Methods Description published in the online document
Other Explanation
1.Url.avgTagBlur
Function: return average tag_blur for a given url; Parameters: (1) api_key, (2) url Basic method is in the Url Model:
def self.avg_tag_blur(url_string) url=Url.find(:first, :conditions => ["url = ?", url_string]) avg_tag_blur=PostSpamScore.average(:tag_blur, :group => 'url_id', :conditions => ["url_id=?", url.id]) return avg_tag_blur[url.id] end
2. Advanced tag.getUrls
The new method tag.getUrls can return a list of urls which have any/all of the tags that the user provides.

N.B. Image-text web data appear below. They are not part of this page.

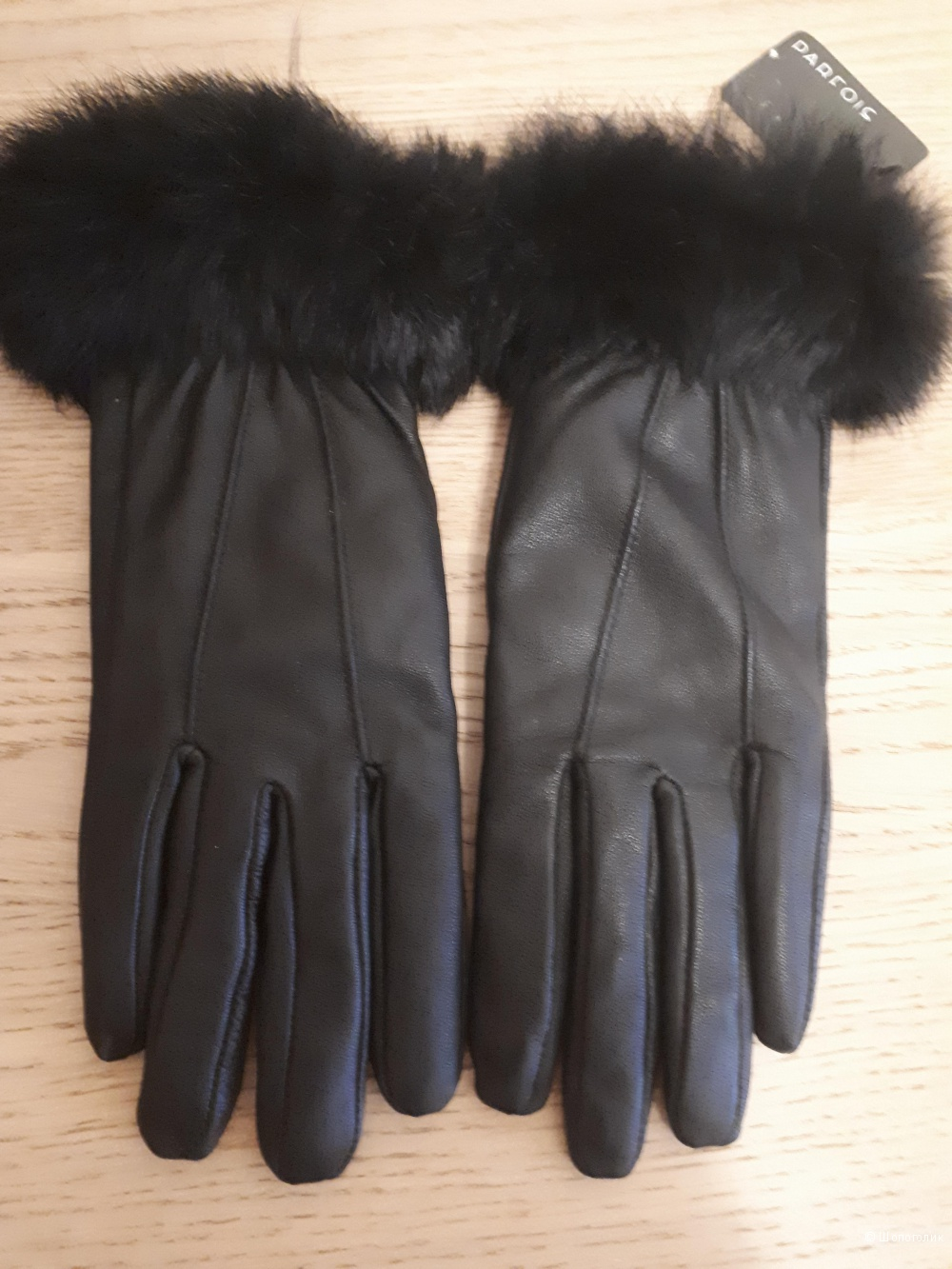 Перчатки Parfois, размер М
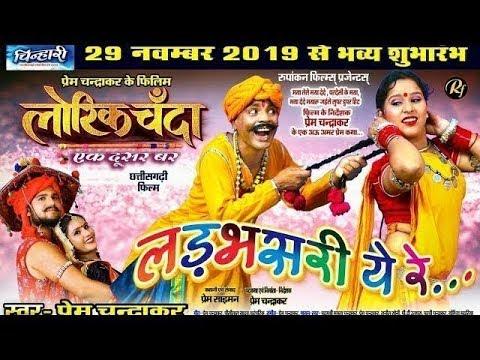 Lorik Chanda - लड़भसरी ये रे - Ladbhasari ye re - Prem chandrakar - Upcoming Cg Movie 2019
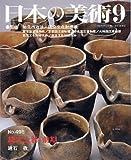 縄文土器前期 日本の美術No.496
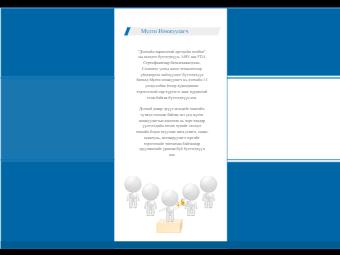Multi Ionizer Brochure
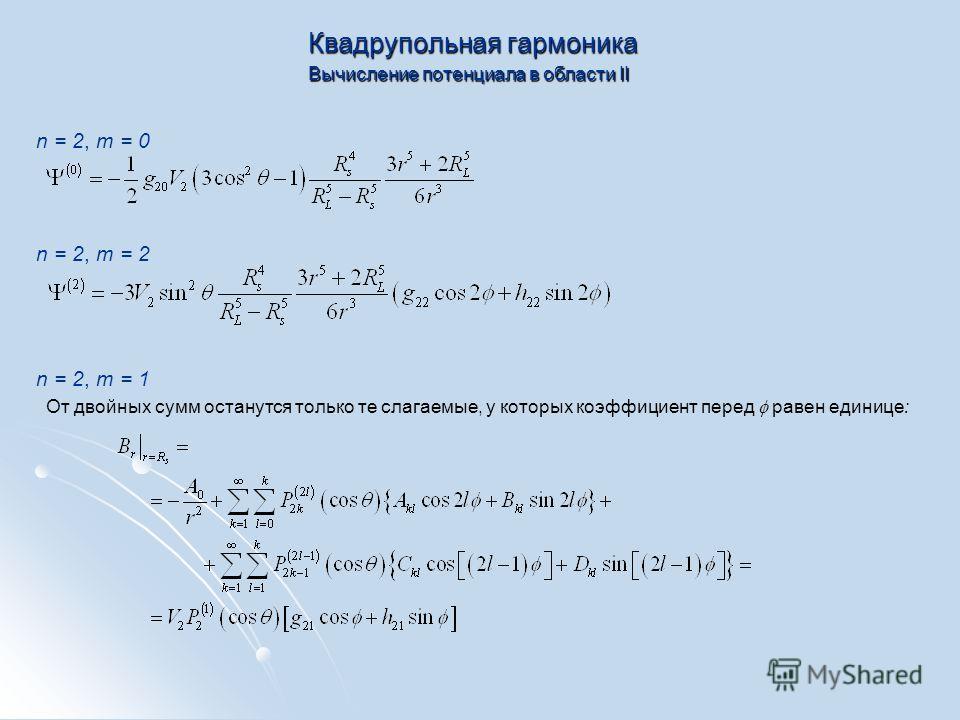 Квадрупольная гармоника Вычисление потенциала в области II n = 2, m = 0 n = 2, m = 2 n = 2, m = 1 От двойных сумм останутся только те слагаемые, у которых коэффициент перед равен единице:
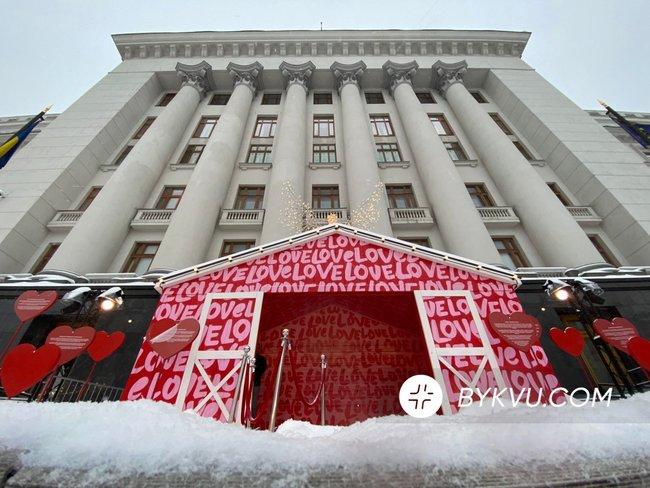 Офіс президента відкрив «будиночок кохання»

It has the following parameters: (1) api_key (2) tag = a space separated list of tags (3) mode = any | all If "any" the function returns a list of urls that have at least one of the tags specified. This result set SHOULD BE ranked putting on the top the urls with all the tags, then the others. I understand that implementing this functionalities is not trivial ... if you have a simple idea let me know. Otherwise we could just put all the urls together and ordered them randomly. If "all" the function returns the list of urls that have ALL the specified tags. (4) page = you split the entire result set in pages of "limit" elements and send the page requested (5) limit = number of elements returned in a page (i.e., the limit is related to the whole tag set)
....but it is hard to implement. It hasn't been implemented actually.
3.Tag.getTags
mode=top/random(default top), spam=yes/no(default yes), api_key;
4.Tag.getSimilar
tag, spam=yes/no(default yes), limit, api_key (if spam is set as "no", it might be slow...actually it is quite slow, although it works.) (if any of the top 10 users of one tag is "known_good"(both manully or by classifier), the tag is regard as good; otherwise it is spam tag. Same works for urls)
5.Url.getSimilar/Tag.getUrls/...
has filtered out the spam urls right now.
6.Url.generate
api_key, min_tag_num=5, min_user_num=3 (non-spammers by human_label), min_page_num=5(minimum number of its similar pages) The url should be used by at least min_user_num users who are not "known_spammer" by human label. Once the spam classifier gets to work, we can change to user classifier!! The url should have at least min_page_num similar pages.
7.Utl.getTitle
api_key, url In Url model, there is a self.gettitle() function. It will detect whether there is any empty title field for one certain url_id in user_url_datas table. If there is, givealink will send a http request to that website to get the title, and fulfill the empty title fields. If the request fails, return existing title in the databse or "No title".